CHOCOLATE SYRUP
3 tablespoons butter
2/3 cup cocoa
1/2 cup heavy cream
1/2 cup water
Dash salt
1 cup plus 1 tablespoon granular Splenda or equivalent liquid Splenda
1 teaspoon vanilla
Melt the butter in a medium saucepan. Whisk in the cocoa to blend. It will be very thick. Mix the cream and water; gradually whisk into the cocoa. Add a little at a time and be careful of gentle. The cocoa has a tendency to splash out of the pot and you don't want it on your clothes.

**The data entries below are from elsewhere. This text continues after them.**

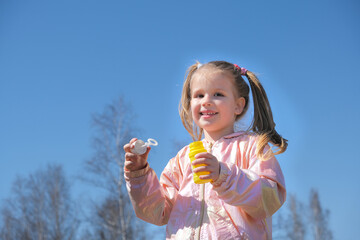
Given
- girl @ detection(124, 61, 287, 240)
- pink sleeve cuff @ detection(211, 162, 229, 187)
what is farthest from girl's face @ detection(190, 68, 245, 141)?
pink sleeve cuff @ detection(211, 162, 229, 187)

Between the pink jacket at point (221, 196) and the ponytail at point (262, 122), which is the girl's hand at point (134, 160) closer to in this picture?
the pink jacket at point (221, 196)

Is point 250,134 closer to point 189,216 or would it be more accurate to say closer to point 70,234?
point 189,216

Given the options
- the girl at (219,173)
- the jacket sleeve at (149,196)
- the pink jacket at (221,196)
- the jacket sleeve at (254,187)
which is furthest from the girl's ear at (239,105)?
the jacket sleeve at (149,196)

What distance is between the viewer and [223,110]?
279cm

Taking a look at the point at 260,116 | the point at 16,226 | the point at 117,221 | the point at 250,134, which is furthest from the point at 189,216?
the point at 16,226

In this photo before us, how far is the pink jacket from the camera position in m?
2.29

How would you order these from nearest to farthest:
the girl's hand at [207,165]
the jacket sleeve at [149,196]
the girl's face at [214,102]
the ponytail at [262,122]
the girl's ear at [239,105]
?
1. the girl's hand at [207,165]
2. the ponytail at [262,122]
3. the jacket sleeve at [149,196]
4. the girl's face at [214,102]
5. the girl's ear at [239,105]

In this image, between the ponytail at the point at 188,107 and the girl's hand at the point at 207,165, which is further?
the ponytail at the point at 188,107

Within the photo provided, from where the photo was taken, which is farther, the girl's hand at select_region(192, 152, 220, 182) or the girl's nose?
the girl's nose

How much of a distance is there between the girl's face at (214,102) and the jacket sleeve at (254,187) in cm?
48

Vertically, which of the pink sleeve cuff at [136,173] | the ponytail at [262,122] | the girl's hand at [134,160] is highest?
the ponytail at [262,122]

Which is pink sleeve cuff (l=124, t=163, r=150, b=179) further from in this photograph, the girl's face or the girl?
the girl's face

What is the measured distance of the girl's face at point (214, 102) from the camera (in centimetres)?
279

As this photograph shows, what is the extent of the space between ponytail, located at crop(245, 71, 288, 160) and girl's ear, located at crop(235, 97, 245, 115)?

Once the cocoa is blended well and the mixture is smooth, remove from the heat and whisk in the salt, sweetener and vanilla. Cool and store in refrigrator. It thickens a bit on cooling, but is pourable.
Makes 1 1/4 cups
Freezing not recommended
With granular Splenda:
Per Tablespoon: 48 Calories; 4g Fat; 1g Protein; 3g Carbohydrate; 1g Dietary Fiber; 2g Net Carbs
Per 1/4 cup: 192 Calories; 17g Fat; 3g Protein; 12g Carbohydrate; 4g Dietary Fiber; 8g Net Carbs
With liquid Splenda:
Per Tablespoon: 43 Calories; 4g Fat; 1g Protein; 2g Carbohydrate; 1g Dietary Fiber; 1g Net Carb
Per 1/4 cup: 172 Calories; 17g Fat; 3g Protein; 7g Carbohydrate; 4g Dietary Fiber; 3g Net Carbs
I found this recipe in a Penzeys spice catalog and thought it might work for low carb. The Splenda does make it a little bitter, but I think it would be fine mixed into coffee or used to make a chocolate or mocha shake-type beverage. I didn't have anything low carb on hand to test it on, so I mixed a couple tablespoons into some regular white milk. It tasted quite a bit like Nestle's Quik milk.